Monday, September 17, 2012

south to sauraha

Our trip to Chitwan National Park was as planned as a short discussion about how we should go there, followed by a packing of bags and a taxi to Kantipath the next morning at 6:30 am, hoping to catch any bus that would take us there. Every bus in the long line of tourist buses turned us down, with the exception of one dodgy-looking one named Sai Baba. The last two seats in the back of the dilapidated bus were available for about 500 rupees each, which we gladly took.

The ride was perhaps the most hair-raising I have had in Nepal, with the driver speeding down the Prithvi Highway in the fog, slamming on breaks at nearly every bend, which took a good 10 minutes to screech to a crawl.

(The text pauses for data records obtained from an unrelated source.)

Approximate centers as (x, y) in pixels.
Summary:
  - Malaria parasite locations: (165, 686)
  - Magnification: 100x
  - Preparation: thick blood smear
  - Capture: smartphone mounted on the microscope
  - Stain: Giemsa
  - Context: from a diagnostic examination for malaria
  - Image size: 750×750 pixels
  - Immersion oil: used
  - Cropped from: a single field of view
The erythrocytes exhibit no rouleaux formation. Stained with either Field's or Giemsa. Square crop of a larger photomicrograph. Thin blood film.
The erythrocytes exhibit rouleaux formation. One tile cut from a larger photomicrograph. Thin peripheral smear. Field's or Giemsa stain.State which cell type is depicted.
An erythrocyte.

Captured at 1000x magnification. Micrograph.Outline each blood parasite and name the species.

We grinned optimistically at each other with clenched teeth, silently and desperately hoping to avoid taking to the sky— deeply aware that the Trisuli river was rushing somewhere frighteningly far below us in the white mist. Rather than study how the side of the road plummeted into nothingness, I kept staring at the small photo at the front of the bus of a smiling man with an afro. The faded photo seemed important to the driver, by its prominent placement. The fog eventually lifted as the hours passed, as the mountains and hills were ironed into flat green paddies.

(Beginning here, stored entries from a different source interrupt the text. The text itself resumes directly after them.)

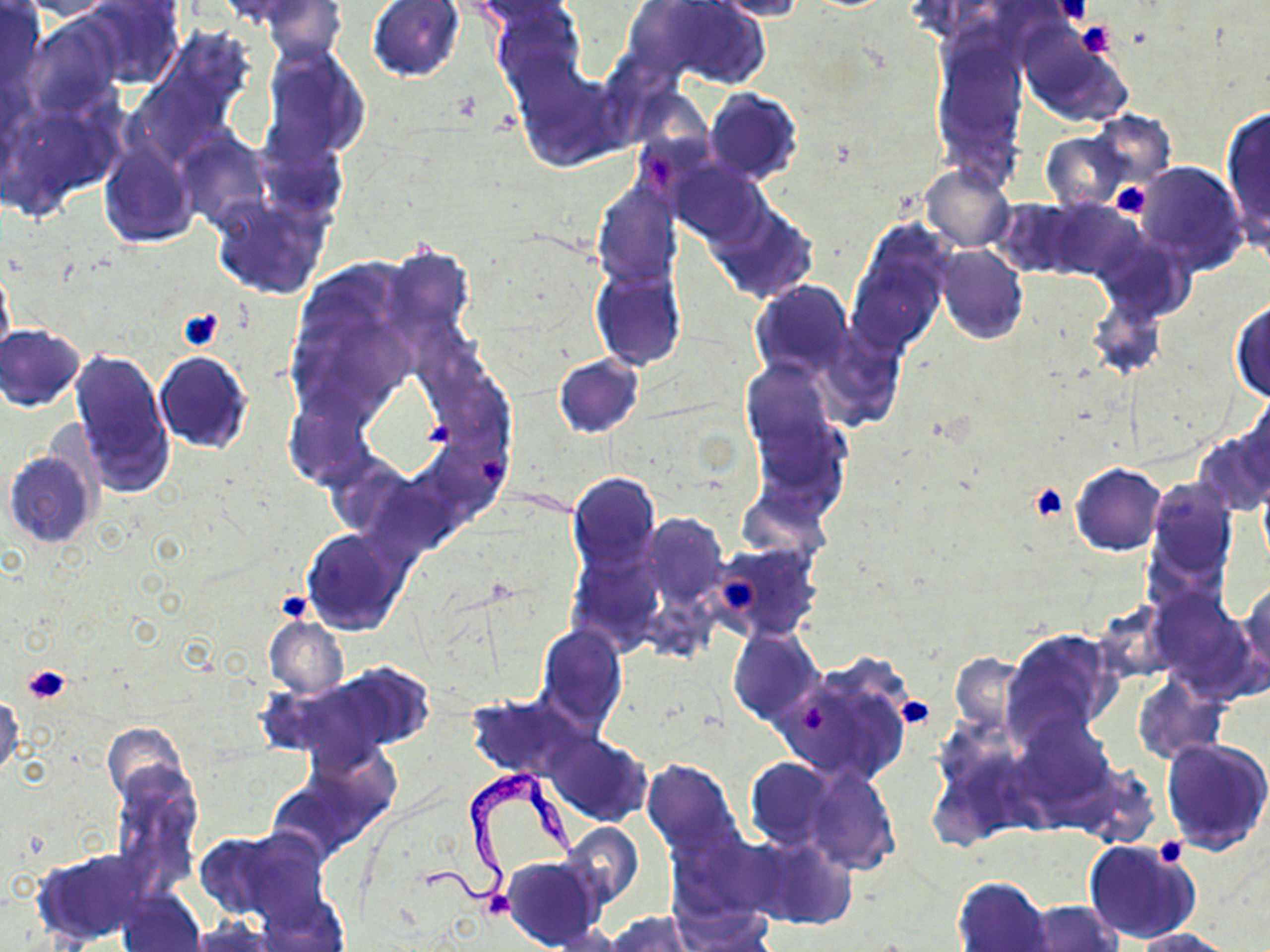
Approximate bounding boxes as (x1, y1, x2, y2) in pixels.
Trypanosoma brucei: (423, 769, 579, 909).
No Plasmodium falciparum, Plasmodium ovale, Plasmodium malariae, Plasmodium vivax, or Babesia divergens observed.

Summary:
  - Uninfected red blood cell locations: (0, 0, 46, 99), (15, 0, 120, 22), (80, 0, 183, 89), (215, 0, 338, 37), (468, 0, 582, 41), (633, 0, 770, 88), (708, 0, 809, 20), (257, 1, 346, 62), (368, 1, 465, 80), (493, 2, 584, 97), (28, 16, 121, 116), (1019, 31, 1132, 128), (931, 33, 1025, 173), (261, 49, 368, 168), (512, 63, 621, 170), (705, 88, 803, 184), (1221, 105, 1270, 240), (1085, 111, 1177, 193), (181, 133, 270, 226), (1041, 133, 1129, 211), (99, 142, 196, 247), (672, 162, 764, 246), (1133, 162, 1245, 270), (920, 164, 1014, 252), (592, 182, 681, 288), (212, 197, 328, 299), (990, 198, 1091, 277), (1039, 199, 1139, 281), (710, 205, 818, 302), (848, 227, 949, 353), (934, 245, 1028, 345), (382, 246, 472, 346), (1, 267, 14, 362), (593, 268, 685, 369), (751, 281, 852, 382), (1230, 299, 1270, 403), (1, 324, 85, 411), (70, 347, 173, 494), (154, 352, 251, 454), (554, 353, 644, 439), (740, 361, 837, 461), (1238, 396, 1270, 487), (750, 403, 846, 507), (1193, 428, 1270, 516), (4, 449, 99, 548), (1072, 463, 1165, 555), (567, 470, 660, 577), (1144, 479, 1237, 582), (644, 514, 728, 607), (301, 528, 408, 635), (711, 540, 822, 642), (1240, 583, 1269, 682), (1149, 591, 1255, 691), (265, 615, 348, 697), (535, 624, 628, 732), (728, 628, 823, 727), (1001, 629, 1120, 749), (950, 653, 1028, 735), (772, 661, 914, 787), (289, 663, 434, 761), (1132, 676, 1225, 765), (896, 691, 935, 730), (465, 693, 593, 783), (0, 696, 23, 780), (1009, 714, 1117, 819), (102, 721, 192, 813), (544, 732, 653, 828), (1161, 738, 1270, 856), (744, 757, 836, 851), (640, 758, 744, 860), (1069, 761, 1162, 847), (802, 763, 900, 876), (109, 767, 202, 893), (559, 821, 644, 911), (200, 827, 327, 926), (668, 829, 782, 919), (743, 835, 857, 931), (1083, 840, 1200, 945), (31, 849, 159, 946), (501, 855, 605, 950), (952, 876, 1054, 952), (116, 886, 206, 952), (256, 896, 349, 951), (1018, 900, 1122, 952), (603, 912, 696, 952), (1132, 926, 1238, 952)
  - Platelet locations: (1054, 0, 1090, 24), (1075, 20, 1115, 57), (1110, 184, 1154, 218), (176, 308, 224, 353), (479, 455, 504, 481), (1030, 484, 1070, 521), (723, 576, 757, 613), (275, 589, 314, 624), (22, 664, 72, 705), (894, 695, 932, 729), (800, 701, 827, 731), (1154, 835, 1187, 866), (479, 889, 515, 921)
  - Slide-level diagnosis: Trypanosoma brucei
  - Image size: 1270×952 pixels
  - Preparation: thin blood smear
  - Modality: optical microscopy
  - Magnification: 1000x
  - Field of view: one of a larger specimen
  - Stain: May-Grünwald-Giemsa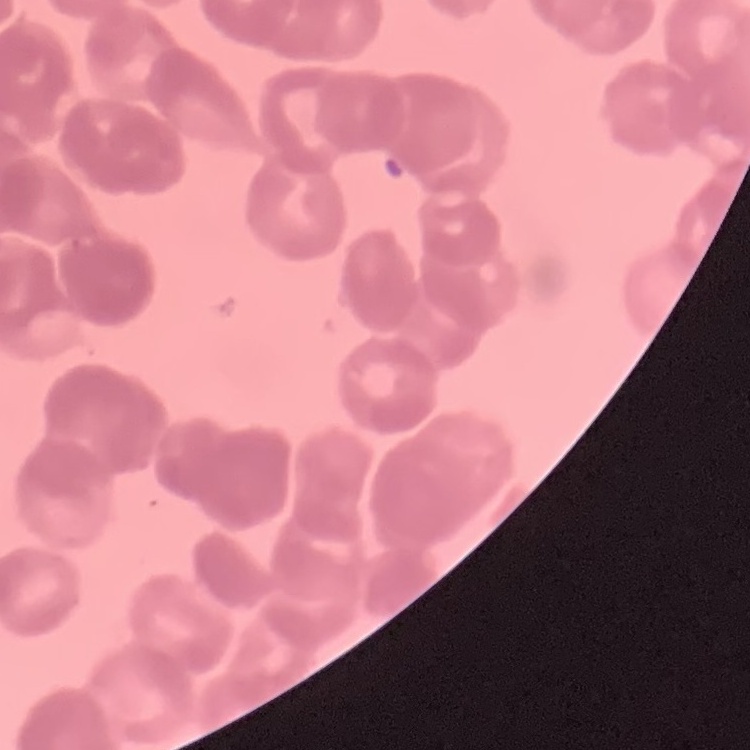

The erythrocytes show rouleaux formation. Thin blood smear. One tile cut from a larger photomicrograph. Field's or Giemsa stain.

We wobbled off the bus with jelly legs, surprised that we arrived in one piece— vowing never, ever to take a Sai Baba bus again. The moment our boots hit the dirt, we were approached from all sides by people offering us rides to their guesthouses. Though we had not planned out the trip, we did know where we wanted to stay: Gaida Lodge, which is run by one of Nepal's most renowned ornithologists. There are over 500 species of birds in Chitwan National Park, and with our hearts set on seeing anything feathered, we decided there wasn't a better place to stay than at a lodge run by an ornithologist. I offered Pedro one of the two boiled eggs I had been saving in my pocket since the rest stop in somewhere before Dumre, and with a vague notion of the direction of Gaida, we set off.

"Crumble the shells up small so the little birds can use them."

I ground the shells in my hand, delighting in the sensation. It tickled me, the thought of some colourful bird carrying off the little pieces to his nest, in hopes of impressing a lady bird. The air was thick, and smelled of animal.